Last week we talked about The Habit of Being Forthright.
Several people called to stay how much they agreed with the very premise of the blog and how they have benefited from incorporating The Habit of Being Forthright into their everyday lives.
A few spoke about the internal challenges of always saying what you believe to be true; their concerns about hurting others feelings; having to defend their comments to an unappreciative listener; and being courageous enough to present an unpopular viewpoint.
Overwhelmingly though, the consensus was clear. When asked a question, the best answer always is the one you believe to be true and the “asker” of the question needs to learn a simple rule that states, “If you aren’t prepared for an answer you don’t like, don’t ask the question.”
And then I received a call from Margaret. She called to tell me that while she agreed in principle with the content of the blog, she pointed out that I had omitted discussing the key portion of The Habit of Being Forthright.
Margaret clearly articulated that there is a portion of The Habit of Being Forthright that is crucial to our lives and yet many of us fall victim to the bad habit of distorting the truth to ourselves.
She explained that the first step in adopting The Habit of Being Forthright is to always tell ourselves the truth and not the delusion that comes from rationalizing false facts and convincing ourselves of their truth.

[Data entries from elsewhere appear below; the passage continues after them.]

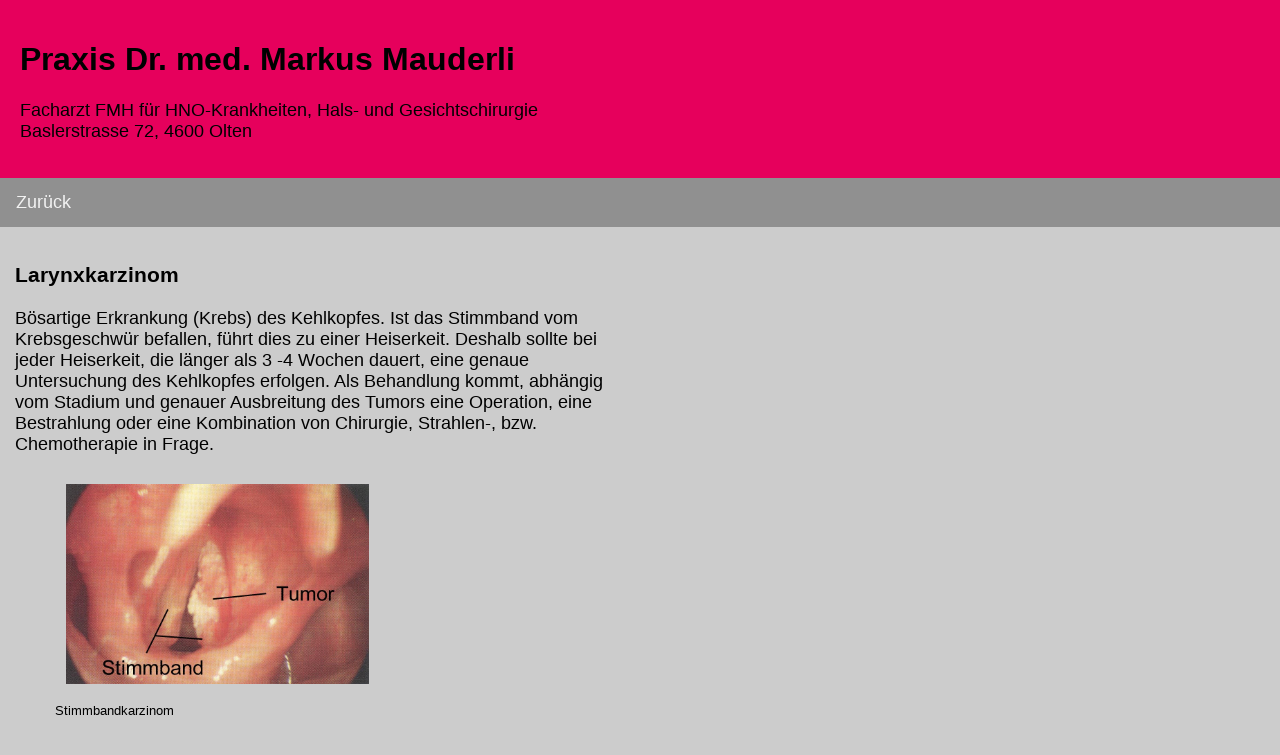

--- FILE ---
content_type: text/html
request_url: https://www.mauderli-hno.ch/lexikon/Lex_larynxca.html
body_size: 988
content:
<!DOCTYPE html>
<html lang="en">
<head>
<title>HNO-Lexikon Dr. med. Markus Mauderli</title><meta charset="utf-8">
<meta name="viewport" content="width=device-width, initial-scale=1">
<meta name="author" content="Markus Mauderli">
<meta name="keywords" content="Larynxkarzinom, Stimmbandkarzinom, Kehlkopfkrebs, Stimmbandkrebs, Kehlkopfkarzinom">
<meta name="robots" content="index, all, follow">
<meta name="description" content="HNO-Lexikon Dr. med. Markus Mauderli,">

<link rel="shortcut icon" type="image/x-icon" href="./favicon.ico">
<link rel="stylesheet" type="text/css" href="../layout3.css" />
<link rel="stylesheet" type="text/css" href="../print.css" media="print" />


</head>
<body>

<div class="header">
  <h1>Praxis Dr. med. Markus Mauderli</h1>
  <p><font size="4">Facharzt FMH für HNO-Krankheiten, Hals- und Gesichtschirurgie <br> Baslerstrasse 72, 4600 Olten 
</div>

<!--Navigation -->
<div class="topnav">
  <a href="../informationen/Lexikon.html">Zurück</a>
</div>
<!--Navigation -->

<div class="row">


<div class="column2">
<h3>Larynxkarzinom</h3>
<p>Bösartige Erkrankung (Krebs) des Kehlkopfes. Ist das Stimmband vom Krebsgeschwür befallen, führt dies zu einer Heiserkeit. Deshalb sollte bei jeder Heiserkeit, die länger als 3 -4 Wochen dauert, eine genaue Untersuchung des Kehlkopfes erfolgen. Als Behandlung kommt, abhängig vom Stadium und genauer Ausbreitung des Tumors  eine Operation, eine Bestrahlung oder eine Kombination von Chirurgie, Strahlen-, bzw. Chemotherapie in Frage.   
   </p>
   
 <figure>
   <img src="bilder/Stimmbandca_prae.jpg" ALT="Stimmbandkarzinom" style="max-height:200px; width:auto; float:none; margin: 2% 2%">
   <figcaption><font size="-1">Stimmbandkarzinom</font>
  </figcaption>  
 </figure>   

 

<br>
</div>

<div class="column2">
<p>&nbsp;</p>
</div>

<br>

</div>
&nbsp;&nbsp;<a href="../informationen/Lexikon.html">Zurück</a>
</body>

</html>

By way of explanation, Margaret spoke of a friend who has been wrestling with obesity for many years.
This friend, in addition to at various times joining Jenny Craig, Weight Watchers, Herbalife and “every other weight loss program the world has to offer,” has also sought professional counselling and the constant depression that has resulted from all of these failed attempts have left her friend dependent on antidepressant medication.
Before Margaret explained how her friend’s failure to adopt The Habit of Being Forthright into her life contributed to her present state, she felt it important to tell me that she is a physician in a family practice and is therefore eminently qualified to make such statements.
Her friend, like many of her patients, lives her life in what she calls the “moment of desperate delusion.”
“Desperate delusion” is the decision making strategy we revert to when our present-moment needs for gratification encourage us to turn away from the truth – to not be forthright with ourselves – and convince ourselves to do something that will provide us with immediate gratification even though we know it will have long-term adverse consequences.
The example she used was the frequency with which her friend convinces herself to order meals in restaurants that she knows contribute to her weight issues.
She rationalizes this behaviour by telling herself that she will be really good the next day even though experience has repeatedly taught her that this will not be the case.
Margaret described how many of us have mastered this practice of self-deception even though we know that, “I’ll just have a tiny piece,” or “I’ll eat this bag of potato chips today and really hit the gym hard tomorrow,” or “I’m going to finish the pack of cigarettes I have and then definitely quit smoking” are just lies we tell ourselves to justify, and make okay, the things we know that are preventing us from having the lives want.
I can’t disagree with Margaret. I can personally attest to the hundreds of lies I have told myself over the years in order to justify (and rationalize) that “just this once is not a big deal.”
It took me a long time to learn that it is a big deal.
The Habit of Being Forthright means not only always telling others what you believe to be true but ensuring that you always tell yourself what you know to be true.
And that surely is a habit worth having.
Let’s make a habit of meeting like this.